In a case, however, where an attempt is made to obtain a thin film of PLZT by film formation, resulting PLZT in the form of a thin film is poorer in crystallinity as compared with PZT and does not provide such a high property as is obtained when in the form of bulk ceramics.
As a solution to this, a patent document 1 discloses a technique in which a PLT layer free of Zr is formed, and a PLZT layer is formed on the PLT layer. In this technique, by using the PLT layer having good crystallinity as an undercoating layer, crystallinity of PLZT can be improved.
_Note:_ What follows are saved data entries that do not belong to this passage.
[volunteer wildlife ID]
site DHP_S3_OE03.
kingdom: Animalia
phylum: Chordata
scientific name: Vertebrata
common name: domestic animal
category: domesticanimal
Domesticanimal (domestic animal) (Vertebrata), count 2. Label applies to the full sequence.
Furthermore, a patent document 2 discloses a technique in which, in order to alleviate a lattice mismatch between a buffer layer as a base and a piezoelectric layer main body (PZT), a stepped layer composed of a plurality of layers whose compositions vary in a stepwise manner is provided between them. In this stepped layer, a ratio of Zr/Ti (molar ratio) of each of the layers constituting the stepped layer gradually decreases or increases with increasing distance from the buffer layer in a thickness direction.